There is thus a history of adapting plays within the development of ancient drama. It is again Cicero who reports that in the first century BCE lines in dramas could be interpreted out of context and applied to the contemporary world. For instance, he mentions the performance of a drama by Accius in which the verse Tullius, qui libertatem civibus stabiliverat - 'Tullius, who had established liberty for the citizens' (originally presumably referring to the early Roman king Servius Tullius [6th cent. BCE]) was applied to Marcus Tullius Cicero when the actor delivered it in the appropriate tone (Cic. Sest. 123). Such a procedure shows that the texts of plays in the ancient world were regarded as scripts that could be adjusted to the current demands of the audiences, organizers and performers.

These observations may prompt the conclusion that there are different ways of approaching an ancient comedy today: we can read the surviving text carefully and try to find out what was intended at the time when it was written and first performed and how the contemporary audience might have reacted; we can follow the main plot and ignore allusions to details that are not immediately recognizable; we can consider the reception history of the play and consider how audiences in different time periods might have reacted to it, what they will have understood and what they might have changed or would have liked to change; or we can create a modernized version that deviates from the transmitted text in details, but aims to be true to its spirit by transposing the plot and its jokes into something that might be more easily accessible for modern audiences.
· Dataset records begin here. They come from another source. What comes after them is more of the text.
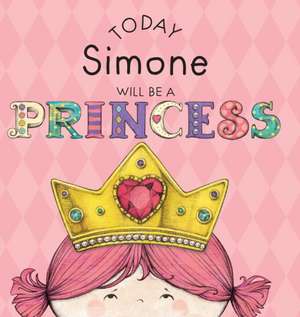 Today Simone Will Be a Princess de Paula Croyle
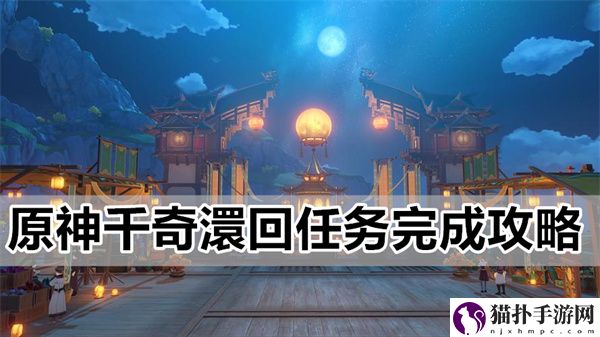 原神3.8千奇澴回任务通关图文攻略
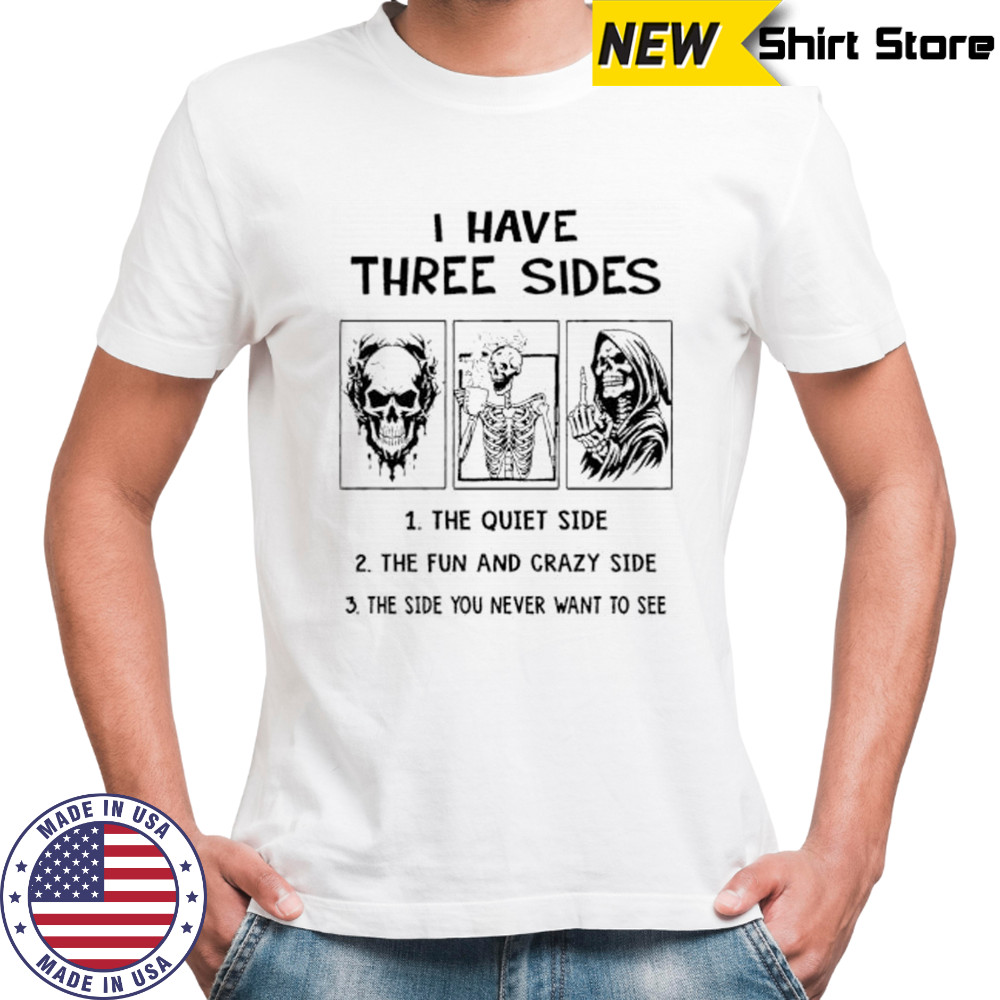 Skeleton I have three sides the quiet side the fun and crazy side the side you never want to see shirt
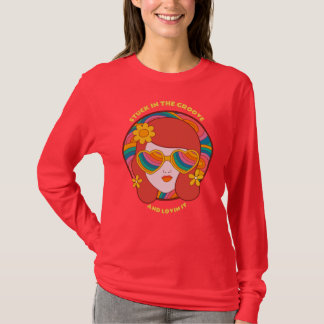 Stuck in the Groove and Loving It T-shirt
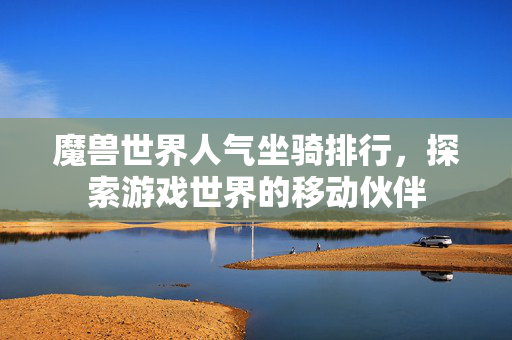 魔兽世界人气坐骑排行，探索游戏世界的移动伙伴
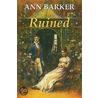 Ruined by Ann Barker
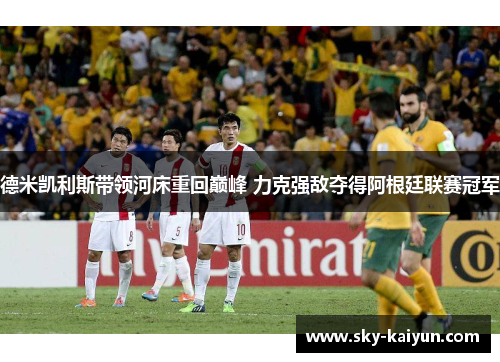 德米凯利斯带领河床重回巅峰 力克强敌夺得阿根廷联赛冠军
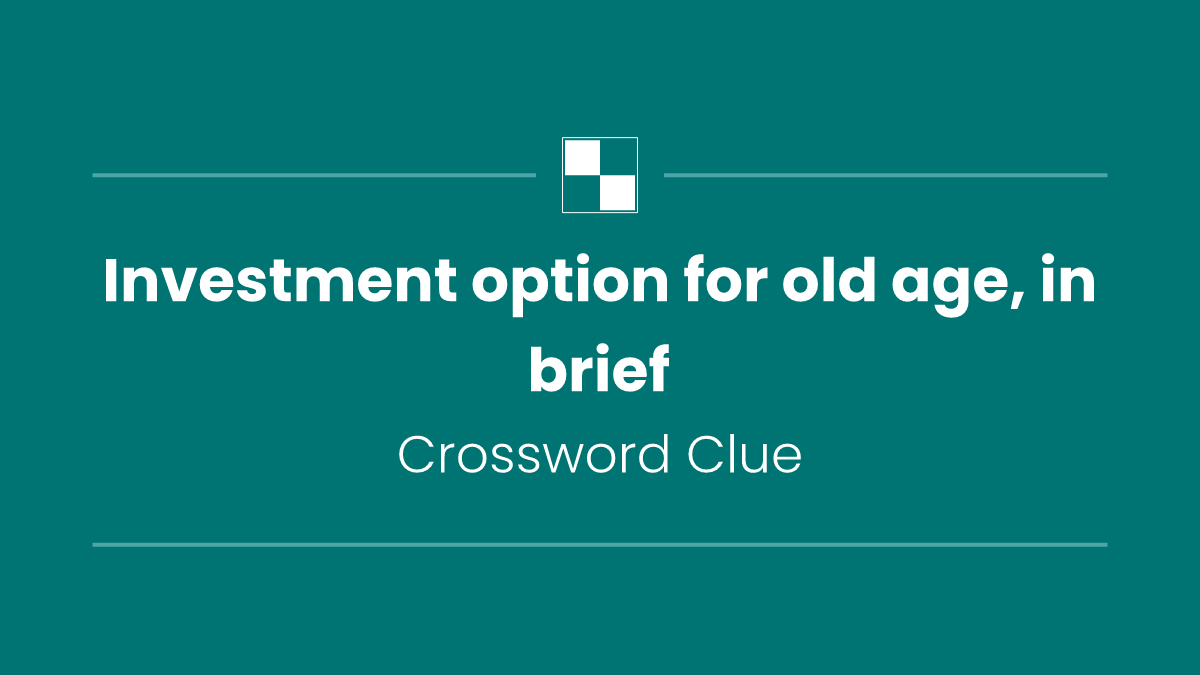 Investment option for old age, in brief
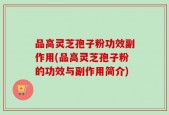品高灵芝孢子粉功效副作用(品高灵芝孢子粉的功效与副作用简介)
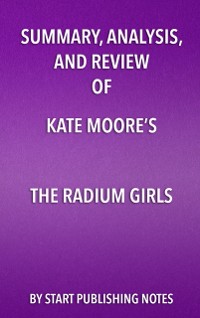 Cover Summary, Analysis, and Review of Kate Moore's The Radium Girls: The Dark Story of America's Shining Women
This year's production of Lysistrata has chosen the last option. Purists will say that such a modified performance is inaccurate and interferes with the poet's original text. This view is obviously valid, but the procedure may be justified (if acknowledged) as being in the tradition of ancient comedy and a possible way of making ancient plays more immediately accessible to a wider modern audience. Hopefully, you will enjoy this performance!

Essay questions / points of discussion

1) How does ancient Greek comedy compare with any contemporary comedy that you are familiar with? Is it completely different, or are there points of overlap?

2) What lines from Lysistrata could be adjusted to refer to current political circumstances? Explain your reasons for your choice, and how you would adapt those lines.

3) Is ancient comedy harder to adapt to modern contexts than other genres (such as epic or tragedy)? Why, or why not?